I opened my eyes without moving my head. It was the woman with the Eton crop, and now I could see the broad set of her shoulders and the serious set of her face. She didn’t look like someone who laughed easily, and that suited me just fine at the moment.
“Not at all. If you want to take her drink, too, go ahead. It doesn’t look like she’s got much need for it.”
The woman smiled slightly and took Aguila’s fizz. I watched as she rolled the glass between her long fingers before bringing it to her lips. When she joined me in the booth, she sat on my side rather than across from me.
“You’ve never come here before,” she said, a statement and not a question.
“No. I didn’t know places like this existed.”
She tilted her head, watching me like I was an interesting bird or insect that had rolled into her backyard.
“Most people who make it here are a little happier than that.”

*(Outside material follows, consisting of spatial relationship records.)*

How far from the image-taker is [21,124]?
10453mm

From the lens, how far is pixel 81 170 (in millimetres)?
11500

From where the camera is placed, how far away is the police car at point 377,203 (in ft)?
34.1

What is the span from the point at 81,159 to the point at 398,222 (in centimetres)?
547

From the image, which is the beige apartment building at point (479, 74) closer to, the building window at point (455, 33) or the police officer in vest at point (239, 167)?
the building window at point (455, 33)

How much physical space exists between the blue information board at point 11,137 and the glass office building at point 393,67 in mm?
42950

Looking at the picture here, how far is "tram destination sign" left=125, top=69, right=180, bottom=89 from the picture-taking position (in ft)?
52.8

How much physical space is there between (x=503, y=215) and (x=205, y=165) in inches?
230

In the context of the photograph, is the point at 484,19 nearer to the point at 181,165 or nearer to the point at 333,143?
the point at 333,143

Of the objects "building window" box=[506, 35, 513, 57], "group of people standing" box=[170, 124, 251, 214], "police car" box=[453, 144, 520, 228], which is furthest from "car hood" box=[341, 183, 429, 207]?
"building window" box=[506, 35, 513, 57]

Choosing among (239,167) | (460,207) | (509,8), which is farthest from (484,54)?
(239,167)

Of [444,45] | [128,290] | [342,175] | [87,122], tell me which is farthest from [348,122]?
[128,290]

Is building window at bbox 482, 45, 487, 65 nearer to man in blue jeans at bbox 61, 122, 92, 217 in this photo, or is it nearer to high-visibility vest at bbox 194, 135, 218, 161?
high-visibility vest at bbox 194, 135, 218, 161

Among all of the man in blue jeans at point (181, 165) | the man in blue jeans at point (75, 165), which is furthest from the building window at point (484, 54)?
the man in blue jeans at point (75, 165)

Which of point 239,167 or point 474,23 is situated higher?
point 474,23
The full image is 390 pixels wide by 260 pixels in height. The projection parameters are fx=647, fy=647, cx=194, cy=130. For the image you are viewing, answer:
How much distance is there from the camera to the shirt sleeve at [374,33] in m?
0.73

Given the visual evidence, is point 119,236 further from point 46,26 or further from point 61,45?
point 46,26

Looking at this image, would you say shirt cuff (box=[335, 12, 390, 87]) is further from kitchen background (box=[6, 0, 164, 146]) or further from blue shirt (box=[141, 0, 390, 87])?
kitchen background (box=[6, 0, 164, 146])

“I’m not sure I’m a happy person,” I said, and when that sounded a little too much like a line Scottie Mannheim would write, I added, “Aguila brought me here. I needed to be away for a little while.”
“Well, dear, this is away all right. I’ll say thank you for Aguila’s drink and move on if you want to be away and alone…”
I surprised myself by reaching for her hand, pressing it down to the table under mine. She was cool to the touch, but then I realized that that was because I was warm. It was as if the Santa Anas had blown a curl of fire into me, and now it was eating me carefully from the inside. She glanced at the white bandages that I had wrapped around my palms at the studio, covering the wounds the wires had given me, but she said nothing.
“No, stay. I’m not going to talk much right now, but stay.”
I sounded imperious, and she snorted a little, but nodded and leaned back against the seat. One arm came out to drape over the booth behind my head, not around my shoulders, but corralling me close nonetheless.
She sent one of the rare waitresses for a vodka on the rocks, and she sipped it with one foot slung up on the seat across from us. She seemed as inclined to quiet as I was, and as I watched her, she watched the room, the groups of women gathered at the shadowed edges, the couples that didn’t so much dance as rock slowly in each other’s arms. There was a record on, and Joey Fletcher’s sweet, soulful voice floated over us, telling us she’d never lie to us, make us cry, or deny us.